Together, the two shows explore what these women provide for their audience, and what they’ve trained that audience to expect from them. Like her real-life inspiration Joan Rivers, Deborah is a tireless worker, taking every gig and endorsement deal she can. One of those many hustles is a show on QVC, a job she’s less passionate about than Jackie, but she still gives her all. Both Hacks and I Love That for You are acutely aware of home shopping as the ugly stepchild of mainstream retail and television alike. It’s a status the shows exploit for comic effect, but also thematic resonance. Neither Jackie nor Deborah is taken seriously by some of their peers. They gain a following by catering to a demographic that feels similarly unseen.
“Marty would always tease me about this place,” Jackie sighs of SVN. “I could always tell he thought my job was so stupid.” But to Jackie, it isn’t, which is why her fans take out their credit cards when she gushes about her new favorite reading light or a particular style of handbag. “They never gave a shit about me in L.A. or New York,” Deborah observes.
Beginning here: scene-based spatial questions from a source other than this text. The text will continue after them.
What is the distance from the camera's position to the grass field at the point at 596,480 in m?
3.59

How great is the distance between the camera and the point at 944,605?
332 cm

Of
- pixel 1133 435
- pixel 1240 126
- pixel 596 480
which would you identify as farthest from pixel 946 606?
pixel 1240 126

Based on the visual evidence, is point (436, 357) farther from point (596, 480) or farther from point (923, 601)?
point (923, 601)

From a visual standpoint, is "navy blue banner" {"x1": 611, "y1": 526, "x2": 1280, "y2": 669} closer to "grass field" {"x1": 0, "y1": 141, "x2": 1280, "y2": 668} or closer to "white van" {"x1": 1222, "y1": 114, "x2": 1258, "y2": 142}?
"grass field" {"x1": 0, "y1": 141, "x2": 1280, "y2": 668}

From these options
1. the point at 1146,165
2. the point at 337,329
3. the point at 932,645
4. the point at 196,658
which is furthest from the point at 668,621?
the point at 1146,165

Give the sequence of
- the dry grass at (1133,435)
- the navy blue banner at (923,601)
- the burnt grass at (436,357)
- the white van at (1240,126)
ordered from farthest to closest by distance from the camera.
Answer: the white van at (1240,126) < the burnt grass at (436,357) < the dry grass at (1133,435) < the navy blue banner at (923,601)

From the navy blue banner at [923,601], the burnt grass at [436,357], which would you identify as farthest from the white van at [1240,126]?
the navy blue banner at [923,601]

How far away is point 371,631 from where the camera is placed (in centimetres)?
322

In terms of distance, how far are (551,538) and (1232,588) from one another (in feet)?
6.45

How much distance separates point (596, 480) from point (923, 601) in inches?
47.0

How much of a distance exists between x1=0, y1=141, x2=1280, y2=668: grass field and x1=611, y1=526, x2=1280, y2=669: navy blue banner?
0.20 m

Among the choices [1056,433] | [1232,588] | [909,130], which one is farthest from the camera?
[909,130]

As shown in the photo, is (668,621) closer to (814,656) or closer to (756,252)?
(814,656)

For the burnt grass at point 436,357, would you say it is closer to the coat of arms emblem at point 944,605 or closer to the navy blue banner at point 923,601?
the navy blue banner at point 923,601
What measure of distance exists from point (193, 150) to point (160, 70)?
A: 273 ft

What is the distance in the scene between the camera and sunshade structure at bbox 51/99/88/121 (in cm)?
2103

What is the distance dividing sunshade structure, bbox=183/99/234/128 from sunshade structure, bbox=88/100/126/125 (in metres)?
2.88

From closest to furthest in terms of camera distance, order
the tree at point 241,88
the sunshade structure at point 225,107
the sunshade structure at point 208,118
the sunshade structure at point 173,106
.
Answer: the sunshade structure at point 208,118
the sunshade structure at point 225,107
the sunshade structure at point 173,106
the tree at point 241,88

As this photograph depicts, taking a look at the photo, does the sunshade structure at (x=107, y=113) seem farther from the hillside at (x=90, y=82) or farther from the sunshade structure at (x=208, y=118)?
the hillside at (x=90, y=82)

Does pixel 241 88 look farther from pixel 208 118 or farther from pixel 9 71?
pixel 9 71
She isn’t directly referencing QVC, but her role there is of a piece with her larger project of appealing to people outside those two cities, acknowledging them in the way tastemakers haven’t acknowledged her. (She also makes frequent references to her affinity with gay men, a bond rooted in a similar dynamic.) Her tour with Ava takes her from Arizona to Oklahoma to Tennessee, never touching the coasts.
I Love That for You is not as sharp or self-assured as Hacks—a high bar to meet, and a forgivable lapse for a show in its early episodes. Its satire is often soft, and its margins padded with lightweight subplots like Joanna’s flirtation with a PA. Yet Jackie’s story line is an anchor for some of its most compelling material, making optimal use of SVN as a setting. Her friendship with Joanna, too, is a highlight. Bayer and Beiler steer clear of the obvious All About Eve setup; Jackie isn’t threatened by Joanna’s rise, though some other hosts are. Instead, Joanna gets to see Jackie work her magic up close, encouraging her to believe in herself the way she encourages the SVN audience to order their latest tchotchke. And Joanna offers Jackie the sympathetic ear Patricia won’t provide, though she may not be so grateful for long.
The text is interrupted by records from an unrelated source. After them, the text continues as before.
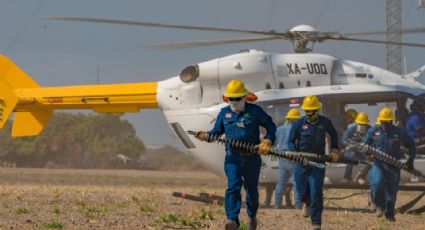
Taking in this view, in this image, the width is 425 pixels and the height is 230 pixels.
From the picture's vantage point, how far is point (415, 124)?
16.7 m

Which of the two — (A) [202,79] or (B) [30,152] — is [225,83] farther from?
(B) [30,152]

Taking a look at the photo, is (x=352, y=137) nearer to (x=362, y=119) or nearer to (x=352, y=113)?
(x=362, y=119)

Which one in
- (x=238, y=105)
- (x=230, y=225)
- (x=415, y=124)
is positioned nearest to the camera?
(x=230, y=225)

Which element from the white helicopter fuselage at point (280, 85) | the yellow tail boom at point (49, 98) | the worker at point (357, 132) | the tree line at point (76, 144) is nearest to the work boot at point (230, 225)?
the worker at point (357, 132)

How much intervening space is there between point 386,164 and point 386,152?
200 mm

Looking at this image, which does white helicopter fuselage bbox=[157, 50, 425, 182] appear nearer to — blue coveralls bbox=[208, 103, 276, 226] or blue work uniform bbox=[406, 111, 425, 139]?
blue work uniform bbox=[406, 111, 425, 139]

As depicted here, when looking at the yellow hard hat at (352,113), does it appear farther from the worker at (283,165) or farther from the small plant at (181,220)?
the small plant at (181,220)

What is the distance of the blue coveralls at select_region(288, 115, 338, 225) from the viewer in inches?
471

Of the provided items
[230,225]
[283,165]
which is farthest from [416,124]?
[230,225]

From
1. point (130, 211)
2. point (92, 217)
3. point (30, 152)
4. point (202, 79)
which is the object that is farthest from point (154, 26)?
point (30, 152)

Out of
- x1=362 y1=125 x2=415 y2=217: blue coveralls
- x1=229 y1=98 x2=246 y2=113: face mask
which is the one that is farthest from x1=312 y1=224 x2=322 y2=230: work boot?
x1=362 y1=125 x2=415 y2=217: blue coveralls

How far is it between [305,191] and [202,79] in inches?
246

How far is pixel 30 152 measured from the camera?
6216 centimetres

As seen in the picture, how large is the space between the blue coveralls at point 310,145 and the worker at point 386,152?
2074 millimetres
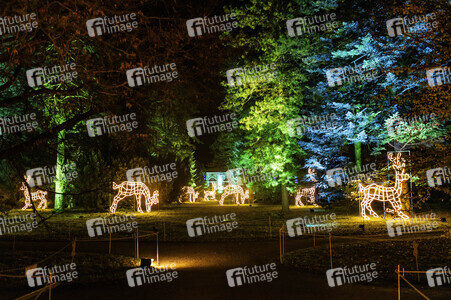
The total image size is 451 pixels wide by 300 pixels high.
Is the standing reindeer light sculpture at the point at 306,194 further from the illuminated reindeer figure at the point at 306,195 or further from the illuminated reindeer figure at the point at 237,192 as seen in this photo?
the illuminated reindeer figure at the point at 237,192

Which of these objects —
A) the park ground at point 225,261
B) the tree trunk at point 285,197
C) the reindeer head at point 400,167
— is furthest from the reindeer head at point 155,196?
the reindeer head at point 400,167

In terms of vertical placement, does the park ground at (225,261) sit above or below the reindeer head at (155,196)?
below

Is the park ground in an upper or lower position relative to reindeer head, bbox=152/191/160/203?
lower

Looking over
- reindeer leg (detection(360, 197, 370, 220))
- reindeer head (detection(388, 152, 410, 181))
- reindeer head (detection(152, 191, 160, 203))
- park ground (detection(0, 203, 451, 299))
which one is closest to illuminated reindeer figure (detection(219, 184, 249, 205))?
reindeer head (detection(152, 191, 160, 203))

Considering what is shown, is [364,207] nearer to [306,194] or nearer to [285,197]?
[285,197]

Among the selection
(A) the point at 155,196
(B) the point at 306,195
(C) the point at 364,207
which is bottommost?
(B) the point at 306,195

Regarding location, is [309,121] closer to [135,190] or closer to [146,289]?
[135,190]

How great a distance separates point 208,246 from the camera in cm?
1675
As for Hacks, the fallout from Ava’s screwup never dissipates, but it does fade to the background during the season’s middle stretch—which is, not coincidentally, also its strongest. The tension between Ava and Deborah remains, but rather than coming from an email deux ex machina, it’s turned inward to where the show thrives: the work. It’s enough for Deborah and Ava to spend an episode chipping away at a joke about a business manager, or exploring exactly what Deborah had to do to survive in a hostile industry. To Ava, just like Joanna, her new mentor is part role model, part cautionary tale about what a life in the spotlight demands. That’s plenty bittersweet on its own.